Skills required: JavaScript experience, Electron experience. You can learn electron as part of your application!

Good preparation for desktop app projects is to (1) try out the app and see if you can find bugs or polish problems lacking open issues and report them and (2) fix some polish issues in either the Electron app or the Zulip web frontend (which is used by the electron app).

Terminal app

Code: Zulip Terminal Experts: Aman Agrawal, Neil Pilgrim.

  • Work on Zulip Terminal, the official terminal client for Zulip. zulip-terminal is already a basic usable client, but it needs a lot of work to approach the web app's quality level. We would be happy to accept multiple strong students to work on this project. Our goal for this summer is to improve its quality enough that we can upgrade it from an alpha to an advertised feature. Skills required: Python 3 development skills, good communication and project management skills, good at reading code and testing.

Archive tool

Code: zulip-archive Experts: Rein Zustand, Steve Howell

  • Work on zulip-archive, which provides a Google-indexable read-only archive of Zulip conversations. The issue tracker for the project has a great set of introductory/small projects; the overall goal is to make the project super convenient to use for our OSS communities. Skills useful: Python 3, reading feedback from users, CSS, GitHub Actions.

Circulating proposals (March to April)

If you're applying to GSoC, we'd like for you to publicly post a few sections of your proposal -- the project summary, list of deliverables, and timeline -- some place public on the Web, a week or two before the application deadline. That way, the whole developer community -- not just the mentors and administrators -- have a chance to give you feedback and help you improve your proposal.
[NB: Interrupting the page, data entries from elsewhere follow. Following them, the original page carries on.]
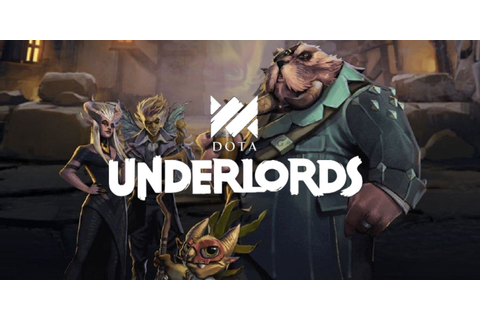 Dota Underlords Proves Valve Only Remakes Mods | ScreenRant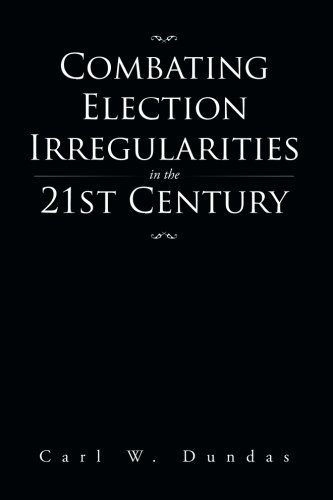 Combating Election Irregularities in the 21st Century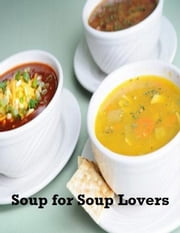 Soup for Soup Lovers ebook by V.T.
Where should you publish your draft? We prefer Dropbox Paper or Google Docs, since those platforms allow people to look at the text without having to log in or download a particular app, and you can update the draft as you improve your idea. In either case, you should post the draft for feedback in #GSoC.
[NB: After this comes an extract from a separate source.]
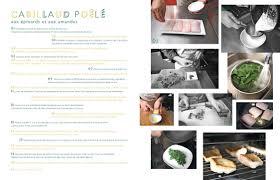 ecole de cuisine 17 190 cours illustrés à l école de cuisine alain ducasse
Rough is fine! The ideal first draft to get feedback from the community on should include primarily (1) links to your contributions to Zulip (or other projects) and (2) a paragraph or two explaining what you plan to work on. Your friends are likely better able to help you improve the sections of your application explaining who you are, and this helps the community focus feedback on the areas you can most improve (e.g. either doing more contributions or adjusting the project plan).

We hope to hear from you! And thanks for being interested in Zulip. We're always happy to help volunteers get started contributing to our open source project, whether or not they go through GSoC.